SCI claims that the parts of the Teamster pension fund are significantly underfunded at $68 million according to June 2013 actuarial figures, as well as being the target of frequent litigation.

Quinlan disagrees.

“Our pension fund is funded at 94 percent,” he says. 

The Houston-based funeral home giant has been accused of exploiting the relationships by not changing the names of the family-owned funeral homes it has bought up over the years.

The Teamsters maintain that SCI exploits relationships that the homes have building within the community, including SCI-owned Kenny Brothers in Evergreen Park, which still boasts its founding year—1890—on a sign on the front of the building.

A Neighborhood Legacy

Like many of the striking Blake-Lamb employees, most who live in the Oak Lawn community, Quinlan was hired by the late Matt Lamb, whose family sold the Blake-Lamb funeral homes in 1987 after decades in the industry.

As testament to Blake-Lamb’s neighborhood legacy, the funeral home still offers pro-bono funeral arrangements to firefighters and police officers killed in the line of duty, a practice started by the Lamb family in the 1960s.

“I don’t think people know that Blake-Lamb is now owned by a corporation. People still think the Lambs are here,” Quinlan said, who learned his trade as an embalmer working in his parents’ South Side funeral homes. “This is not something we wanted to do. We just couldn’t agree to what [SCI] wanted.”

In the interim, SCI has brought in out-of-state funeral directors to work at the striking Chicago-area funeral homes. Michael said there would be no disruption of service during the strike.

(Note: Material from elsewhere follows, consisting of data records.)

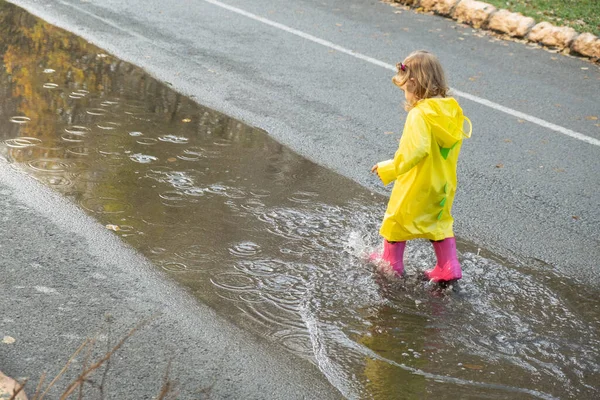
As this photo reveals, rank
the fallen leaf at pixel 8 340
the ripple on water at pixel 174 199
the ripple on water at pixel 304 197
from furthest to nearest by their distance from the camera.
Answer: the ripple on water at pixel 304 197 → the ripple on water at pixel 174 199 → the fallen leaf at pixel 8 340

SCI has made no overtures to return to the bargaining table, but the strike is still young.

The members of Local 727, too, have started a hotline (312-206-4123) and a website, IntegrityInIllinois.com, with a list of community-friendly funeral homes where families can make end of life arrangements for loved ones.

A family begins arriving at Blake-Lamb for an afternoon wake. Out of respect, the strikers congregate under the tent canopy; they agreed among themselves not to picket in front of the home during visitations and funerals arranged prior to Monday’s strike vote.

The Teamsters claim that SCI is counting on a community backlash against the striking funeral home workers. Whether or not the union-proud South Side crosses a picket line to bury its dead remains to be seen.

Correction: Union members asked for 3-percent annual pay increases over the next five years, not 4.5 percent as was originally stated. Also, SCI's best and final offer was for a 27-month contract. That information has been added.